In hetzelfde jaar begonnen de eerste strubbelingen met Gust Vermeylen, i.v.m. diens huwelijk met Gaby Brouhon en de strekking en inhoud van Van Nu en Straks. Het jaar daarop maakte hij een nieuwe reis naar Bologna en Bergamo. In het voorjaar van 1899 trok hij met Clara naar Firenze, waar hij zich voortaan geheel aan kunsthistorisch onderzoek wijdde, geboeid door de figuur van Botticelli en de kuituur van het Quattrocento. Hij zou in Firenze ook nog de toelating hebben gevraagd zich voor de eindexamens geneeskunde aan te bieden, maar legde die nooit af. Zijn verblijf in en om Firenze (afwisselend te Calamecca en te Castello), dat tot 1906 duurde, werd regelmatig onderbroken voor reizen naar het thuisland, en naar Parijs.

In 1899 werd te Antwerpen trouwens zijn zoon Lorenzo (Jean-Jacques Erasme Laurent) geboren (op de akte tekende o.m. Emmanuel de Bom als getuige), en het gezin was er officieel ingeschreven aan de Montebellostraat 3 tot 1906. In dat jaar, verhuisden zij naar Colombes bij Parijs (Boulevard Gambetta 46, niet-geregistreerde verblijfplaats). Dwelshauvers, die zich intussen Mesnil noemde (naar twee dorpjes bij Dinant, de geboortestad van zijn vaders familie), onderhield er nauwe contacten met de anarchistische en internationalistische beweging. Hij verdiende de kost met het schrijven van reisgidsen, eerst bij Hachette (o.a. de Guide Joanne - na W.O.I Guide Bleu - over Noord-Italië), nadien bij Baedeker.

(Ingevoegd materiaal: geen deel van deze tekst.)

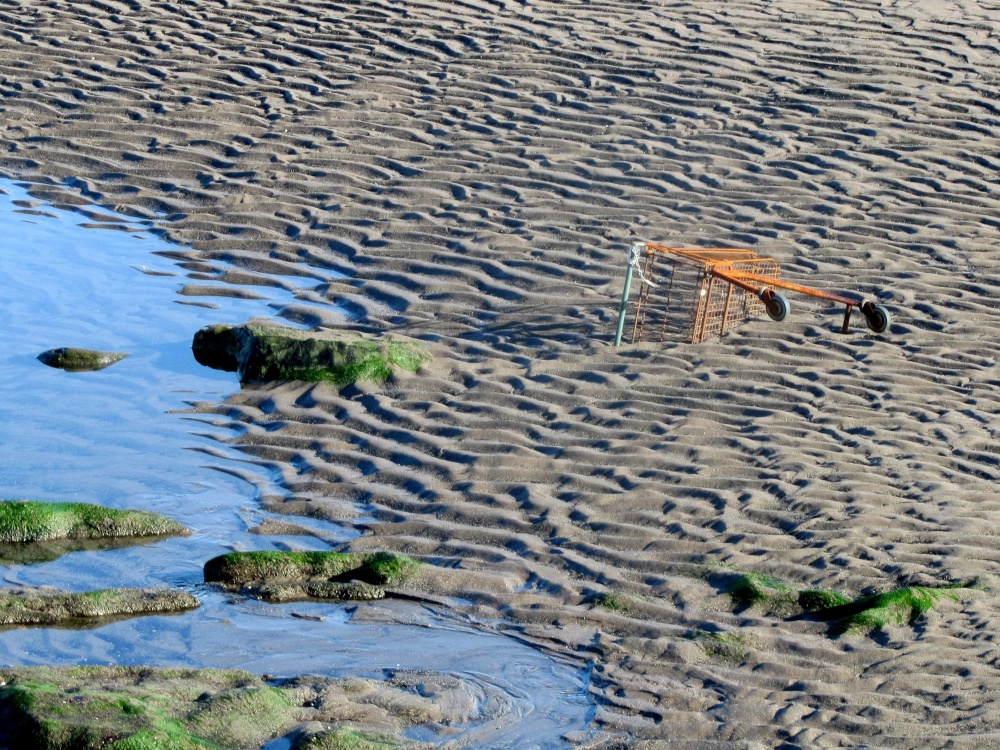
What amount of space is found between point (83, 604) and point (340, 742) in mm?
1579

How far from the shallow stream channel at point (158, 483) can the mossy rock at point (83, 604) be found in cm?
6

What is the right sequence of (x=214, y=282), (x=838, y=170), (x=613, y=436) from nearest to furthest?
1. (x=613, y=436)
2. (x=214, y=282)
3. (x=838, y=170)

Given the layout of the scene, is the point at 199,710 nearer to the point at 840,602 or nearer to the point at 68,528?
the point at 68,528

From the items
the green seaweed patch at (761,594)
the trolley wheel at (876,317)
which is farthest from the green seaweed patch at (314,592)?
the trolley wheel at (876,317)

Tussen 1910 en 1914 vestigde het gezin Mesnil zich te Alfort bij Parijs, waar - gezien zijn moeilijkheden met de geheime politie - evenmin een officiële inschrijving werd genoteerd. Jacques Mesnil stierf in niet opgehelderde omstandigheden te Montmaur, waar zijn zoon toen zou hebben gewoond; hij leed toen al enkele jaren aan een hart- en nierziekte waarvoor hij o.m. door dokter Schamelhout werd behandeld. Behalve aan Van Nu en Straks werkte hij nog mee aan Mercure de France, La société nouvelle, Ontwaking, Onze kunst, Revista d'Arte, Gazette des beaux arts, Burlington Magazine, de Parijse krant L'Humanité en het Italiaanse Avanti. Een bibliografie kan men terugvinden in de geciteerde bronnen.

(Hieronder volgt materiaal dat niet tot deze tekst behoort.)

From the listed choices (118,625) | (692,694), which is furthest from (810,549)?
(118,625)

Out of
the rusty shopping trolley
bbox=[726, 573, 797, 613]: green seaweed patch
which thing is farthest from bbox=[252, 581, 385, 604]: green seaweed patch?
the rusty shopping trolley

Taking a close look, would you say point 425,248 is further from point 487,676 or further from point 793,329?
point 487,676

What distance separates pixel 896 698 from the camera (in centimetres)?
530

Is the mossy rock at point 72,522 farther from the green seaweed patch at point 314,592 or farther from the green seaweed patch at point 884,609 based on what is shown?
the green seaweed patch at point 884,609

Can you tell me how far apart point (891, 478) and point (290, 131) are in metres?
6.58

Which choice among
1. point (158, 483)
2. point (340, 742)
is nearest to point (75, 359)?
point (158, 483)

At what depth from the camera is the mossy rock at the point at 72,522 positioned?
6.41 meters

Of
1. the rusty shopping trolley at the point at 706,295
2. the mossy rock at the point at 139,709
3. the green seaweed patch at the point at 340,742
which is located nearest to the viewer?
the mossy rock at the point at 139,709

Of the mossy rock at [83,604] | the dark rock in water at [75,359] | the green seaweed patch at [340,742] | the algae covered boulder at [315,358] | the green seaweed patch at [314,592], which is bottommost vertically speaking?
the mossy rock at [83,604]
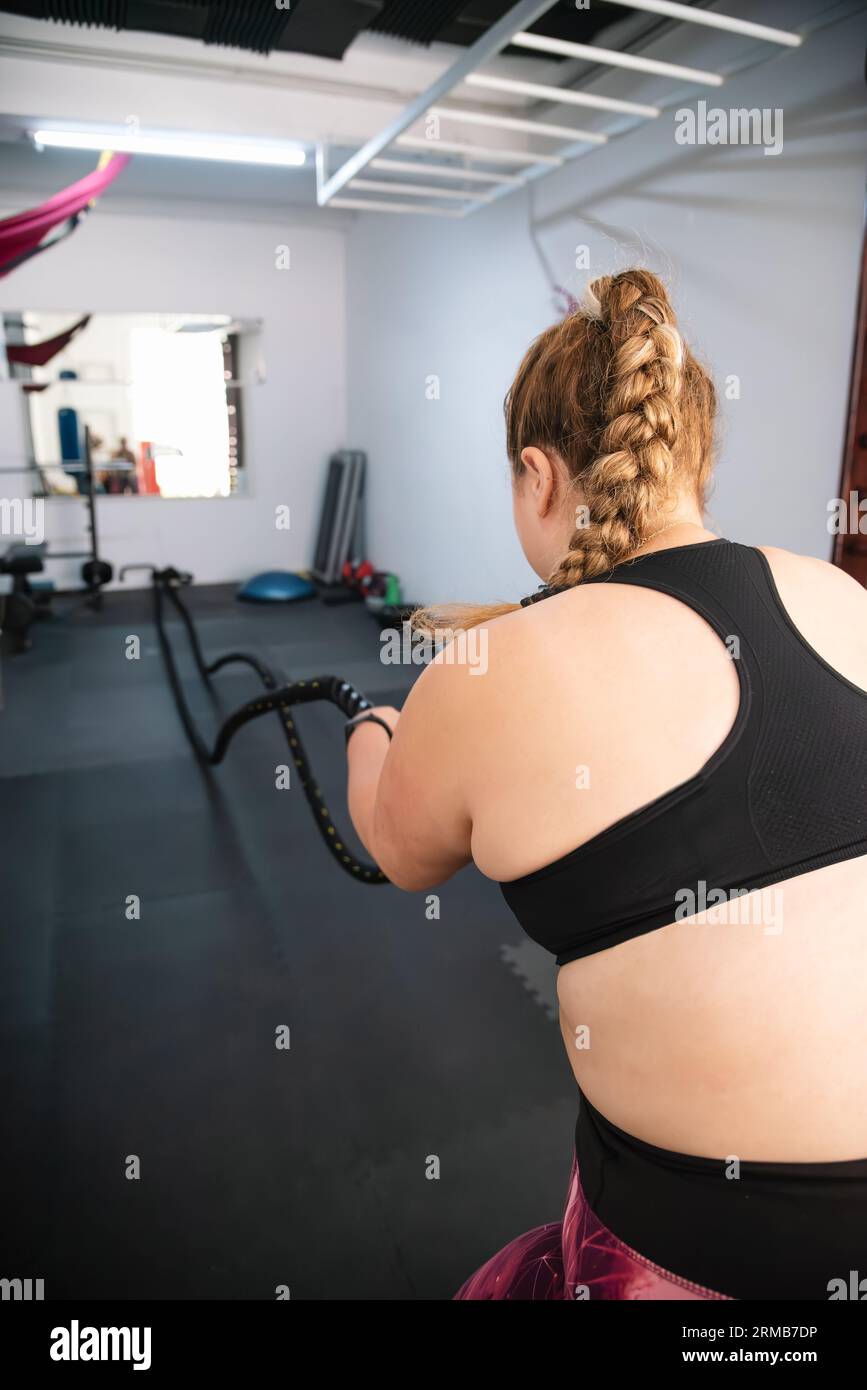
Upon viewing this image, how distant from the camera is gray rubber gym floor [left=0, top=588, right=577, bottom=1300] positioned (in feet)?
5.41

Geest, Edmond De (° Lokeren, 1847-09-14 - ✝ Schaarbeek ?/?/, 1904)

Schrijver.

Behoorde met J.M.Brans, F.van Cuijck en R.Stijns tot de prozaschrijvers uit de overgangsperiode die aan Van Nu en Straks voorafging. Was leerling aan het St.-Jozefcollege te St.-Niklaas, later aan het St.-Barbara college te Gent. Beheerde gedurende enkele jaren de ellewinkel van zijn vader. Was militant liberaal en lid van de Gemeenteraad te Lokeren. Goede vriend van P.Benoit, E.Hiel, N.de Tière, A.de Vos en E.Blauwaert, die vaak bij hem aan huis kwamen. Schreef behalve toneel ook fabels en, het onderwerp van zijn sterkste toneelstuk De werkstaking (1880) hernemend, een tweedelige antisocialistische roman Dwars door 't leven (1887), die de aanleiding werd tot een felle en langdurige polemiek met M.Rooses. Verhuisde in 1890 naar Schaarbeek, waar hij lid was van het Willemsfonds en zich minder intensief met letterkunde bezighield.

Raet, Lodewijk De (° Brussel, 1870-02-17 - ✝ Vorst (Brussel), 1914-11-24)

Economist.

Studiegenoot van A.Vermeylen en J.Dwelshauvers op het Brussels Atheneum en aan de ULB, medestudent van J.Dwelshauvers, A.Walravens en H.Köttlitz in het Collegio dei Fiammenghi in Bologna (J.Jacobsstichting) in 1892-1893.

Ramboux, Cornelius (° Antwerpen, 1828-01-26 - ✝ Antwerpen, 1889-10-29)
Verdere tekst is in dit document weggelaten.